To do – Copy each of the records below word for word, keeping every line break.

Entries shown –

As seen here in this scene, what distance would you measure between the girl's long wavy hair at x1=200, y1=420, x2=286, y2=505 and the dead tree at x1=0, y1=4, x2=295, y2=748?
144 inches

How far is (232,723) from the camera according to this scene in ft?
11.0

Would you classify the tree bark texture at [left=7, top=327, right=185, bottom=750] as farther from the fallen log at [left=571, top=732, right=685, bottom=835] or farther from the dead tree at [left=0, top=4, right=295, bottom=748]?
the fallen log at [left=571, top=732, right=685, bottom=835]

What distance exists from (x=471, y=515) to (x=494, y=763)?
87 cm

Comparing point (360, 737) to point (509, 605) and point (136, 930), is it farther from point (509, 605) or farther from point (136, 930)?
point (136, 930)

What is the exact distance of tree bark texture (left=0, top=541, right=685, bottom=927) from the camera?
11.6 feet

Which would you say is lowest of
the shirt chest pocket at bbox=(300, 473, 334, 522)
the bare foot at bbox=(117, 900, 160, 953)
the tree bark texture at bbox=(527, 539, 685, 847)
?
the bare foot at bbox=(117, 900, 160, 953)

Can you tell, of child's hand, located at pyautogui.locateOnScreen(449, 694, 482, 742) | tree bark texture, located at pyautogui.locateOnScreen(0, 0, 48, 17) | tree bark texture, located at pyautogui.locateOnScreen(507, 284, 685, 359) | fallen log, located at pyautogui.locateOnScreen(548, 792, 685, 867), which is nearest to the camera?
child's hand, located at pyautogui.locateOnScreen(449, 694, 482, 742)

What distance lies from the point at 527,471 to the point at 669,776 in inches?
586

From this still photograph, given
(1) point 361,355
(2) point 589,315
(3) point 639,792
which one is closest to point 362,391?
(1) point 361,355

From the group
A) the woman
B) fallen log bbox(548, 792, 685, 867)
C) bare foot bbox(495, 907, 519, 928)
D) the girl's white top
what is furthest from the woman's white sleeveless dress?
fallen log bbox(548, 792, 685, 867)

Output below –
As seen here in this scene, what distance would you measure between the girl's long wavy hair at x1=200, y1=420, x2=286, y2=505 and the dead tree at x1=0, y1=4, x2=295, y2=748?
144 inches

How far is (232,723) from the camera according to this scene in ft?
11.0

Would you classify the tree bark texture at [left=7, top=327, right=185, bottom=750] as farther from the fallen log at [left=571, top=732, right=685, bottom=835] or farther from the dead tree at [left=0, top=4, right=295, bottom=748]?
the fallen log at [left=571, top=732, right=685, bottom=835]

What distance exists from (x=471, y=515) to (x=494, y=763)?
87 cm

Comparing point (360, 737) to point (509, 605) and point (136, 930), is it farther from point (509, 605) or farther from point (136, 930)?
point (136, 930)

What is the exact distance of tree bark texture (left=0, top=541, right=685, bottom=927) from the camera?
11.6 feet

Which would you say is lowest of
the shirt chest pocket at bbox=(300, 473, 334, 522)
the bare foot at bbox=(117, 900, 160, 953)
the tree bark texture at bbox=(527, 539, 685, 847)
?
the bare foot at bbox=(117, 900, 160, 953)

Can you tell, of child's hand, located at pyautogui.locateOnScreen(449, 694, 482, 742) | tree bark texture, located at pyautogui.locateOnScreen(0, 0, 48, 17) | tree bark texture, located at pyautogui.locateOnScreen(507, 284, 685, 359) | fallen log, located at pyautogui.locateOnScreen(548, 792, 685, 867), which is nearest to the camera?
child's hand, located at pyautogui.locateOnScreen(449, 694, 482, 742)

What distance lies from the point at 527,471 to the point at 669,776 in inches?
586

From this still photograph, given
(1) point 361,355
(2) point 589,315
(3) point 639,792
which one is closest to point 362,391?
(1) point 361,355

From the group
A) the woman
B) fallen log bbox(548, 792, 685, 867)
C) bare foot bbox(495, 907, 519, 928)
D) the girl's white top
what is furthest from the woman's white sleeveless dress?
fallen log bbox(548, 792, 685, 867)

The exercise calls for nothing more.